Sunday, October 25, 2009

'Bandits' - Jackson **updated for Sholay**

Bandits by Another Name

Amongst the many differences that Seven Samurai has with it’s Americanized re-envisioning, Magnificent Seven, as well as its pre-Bollywood adaptation, Sholay, there are key similarities which pertain to the plot, mainly a village under siege by bandits causing a need for a hired gun. All three movies are book ended the same, as there are Samurai, Cowboys, and bandits alike that enter a philanthropic fight, and not as many which leave to live to tell the tail. However, the changes between the stories are cultural in all aspects; be it character types, setting, story telling, etc. It is in the three movies, that the antagonist, and the hero more or less stay the same, just having different ways of being developed, being bandits by another name that all meet their ends in an ironic way.

“Calvera”, the name of a leader of bandits who terrorizes a Mexican village, threatening to pillage and destroy what little the town’s inhabitants have, is the main antagonist of The Magnificent Seven. This is a big diversion from Seven Samurai, subtle, as it seems, because the enemy, although still a group of bandits, has a figurehead, a face and a name to associate with the enemy, Calvera, just as in Sholay, although the antagonist has many people fighting for him, he is still known as the terror, Gabbar. In Seven Samurai, the enemy takes many faces, it is a collective that fight with arrows and blades and in many ways feels like an evil that is a element of nature, an unstoppable moving force, choosing to toy with the village by waiting for nature itself to bring in better crops for the taking. This points to somewhat of a cultural twist, as American story telling and cinema often produces a ‘bad guy’ with traits that identify themselves as such. Calvera within the first five minutes of Magnificent Seven is shown as loud, boasting, and even hot tempered, and so surely a character like that of the cool cow boy, who is able to only to show tempered emotion by expression of their revolver could combat such an enemy. This is identifiable as it had been done in many American westerns, but also in some ways is another way of expressing the relationship between bandit and Samurai in Seven Samurai. However, in Sholay this relationship is somewhat eschewed, as the hired gun is literally a duo who identify as bandits, hired to defeat a bandit who has little to no morality.

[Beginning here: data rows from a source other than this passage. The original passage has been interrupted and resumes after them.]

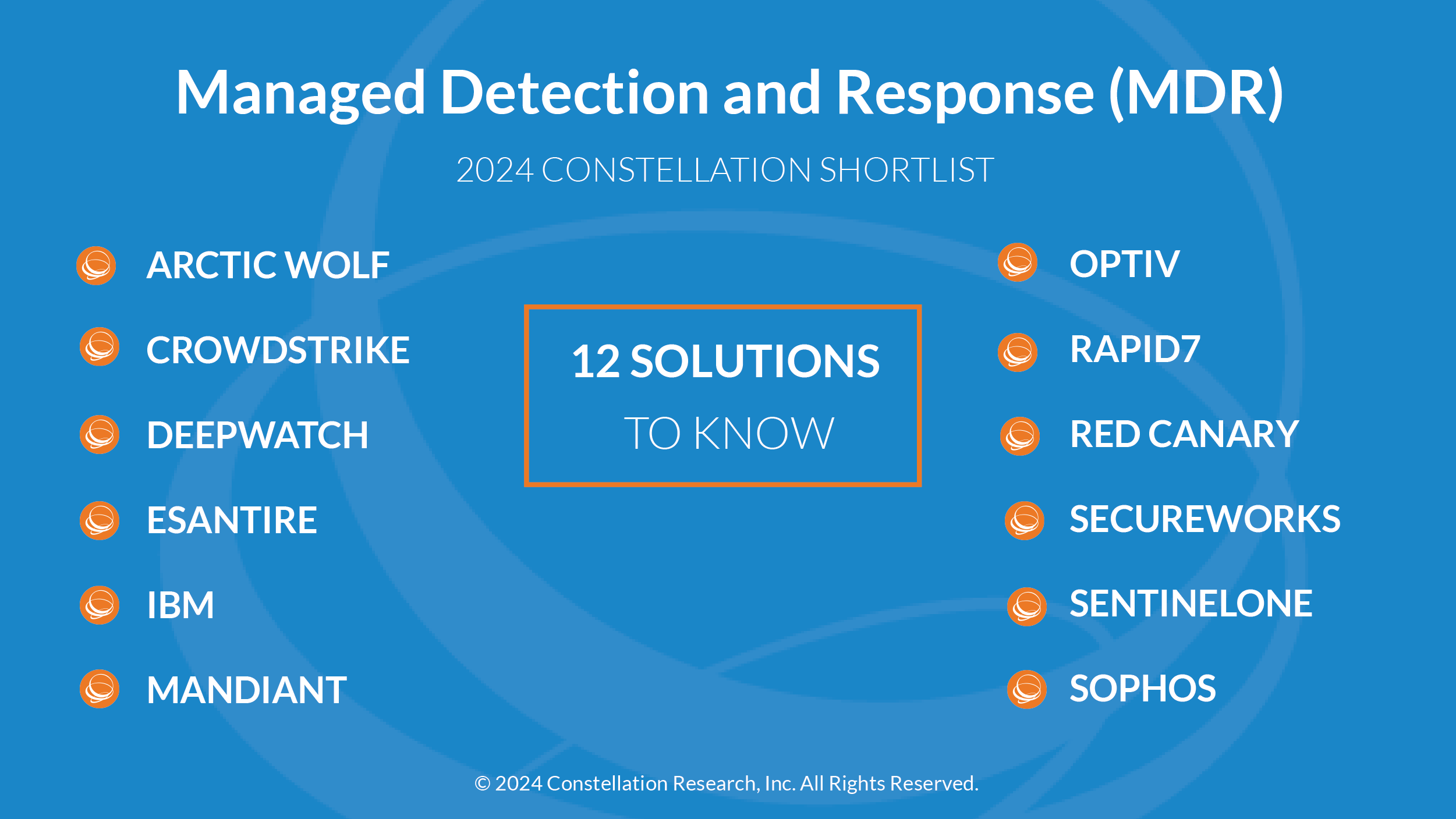 Managed Detection and Response (MDR)

2024 CONSTELLATION SHORTLIST

ARCTIC WOLF

CROWDSTRIKE

DEEPWATCH

ESANTIRE

IBM

MANDIANT

12 SOLUTIONS
TO KNOW

OPTIV

RAPID7

RED CANARY

SECUREWORKS

SENTINELONE

SOPHOS

© 2024 Constellation Research, Inc. All Rights Reserved.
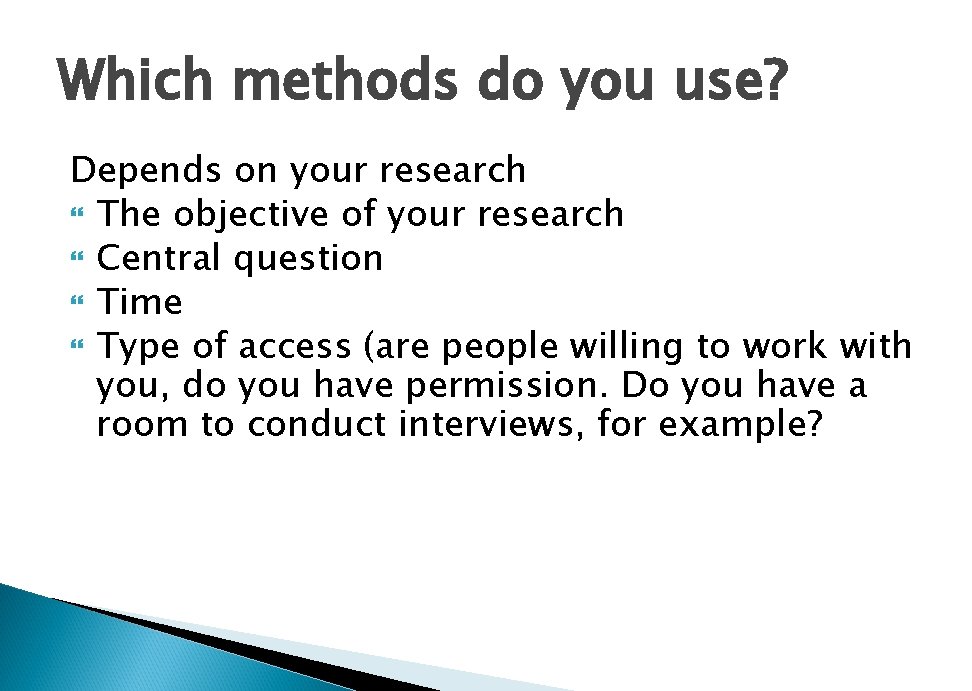 Which methods do you use?

Depends on your research

- The objective of your research
- Central question
- Time
- Type of access (are people willing to work with you, do you have permission. Do you have a room to conduct interviews, for example?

Seven Samurai and Magnificent Seven are the tales of outsiders vs. outsiders, or for that matter bandits vs. bandits at a very base level, while Sholay is an embodiment of both. Although the Cow Boy and the Samurai are both heroic character types, they also live on a fringe of they’re respective societies as loners or outcasts that are capable of sometimes immoral means to moral ends. A striking difference between the three is that of code; an American cow boy has no code amongst one another other than to fight for “what’s right”, however there is a sort of element of ‘freestyle’ which is uniquely American. It is in Sholay that the hero is seen as what they really are, criminals, except they are identified as morally good because of their compassion, even if that compassion is determined by the flip of a coin. For example when Thakur describes first meeting the two criminals, he has been wounded and his fate is left in their hands, in order to decide to save the man or not, the criminals flip a coin, and the outcome is to save his life. This becomes a recurring theme for the both of them, the coin is their code, however what happens when the coin has an immoral outcome is never seen, and to the benefit of the criminals as protagonists. Seven Samurai shows that although Samurai can be uniquely different from one another in personality, there is a heavy burden that weighs heavily upon them in they’re code, especially since they are ronin, and without a master. An example would be when Kikuchiyo, the most hot-headed of the Seven Samurai, approaches the others with newly found armor, which unbeknownst to him is that of ‘hunted’ samurai, he is nearly disgraced and kicked out of the collective, because the others know what it’s like to be ‘hunted’, and he clearly, hasn’t the faintest idea. It is clear that amongst the Samurai in Seven Samurai there is a need to follow the ways of Kambei, the most elder of the group, as he above them all has an understanding equivalent and as cunning as the force of nature that is the bandit’s which they’ve been hired to defeat.

While the criminals of Sholay, the Magnificent Seven, and Seven Samurai alike go on to defeat they’re respective adversaries, protecting those who they’ve been hired to protect, it is not without consequence to their actions. In both Mag Seven and Seven Samurai there are only three remaining survivors to tell the tale, however it is kind of a tale of sadness, fitting for the character-types of the Cow Boy and the Samurai, while in Sholay, one of the criminals, who is the most cool and collected out of the two, looses his life in defending the village. In Samurai “the farmers won, not us.” While in Magnificent “Only the farmers won. We lost. We always loose.” It is as though all these stories are pointing out a systemic problem amongst character types. While the genuine bandit may pillage, and threaten momentarily, they will meet they’re end by the bandits at the edge of societies moral ground’s, the Samurai, the Cow Boy, or the criminal with a second chance who will always loose to the bandits that exist in the machine of a somewhat normal society, like a village and it's farmer sacrificing outsiders to sustain they're own way of life. This goes to show that although bandits may have different names, they are all a part of an unstoppable force of nature.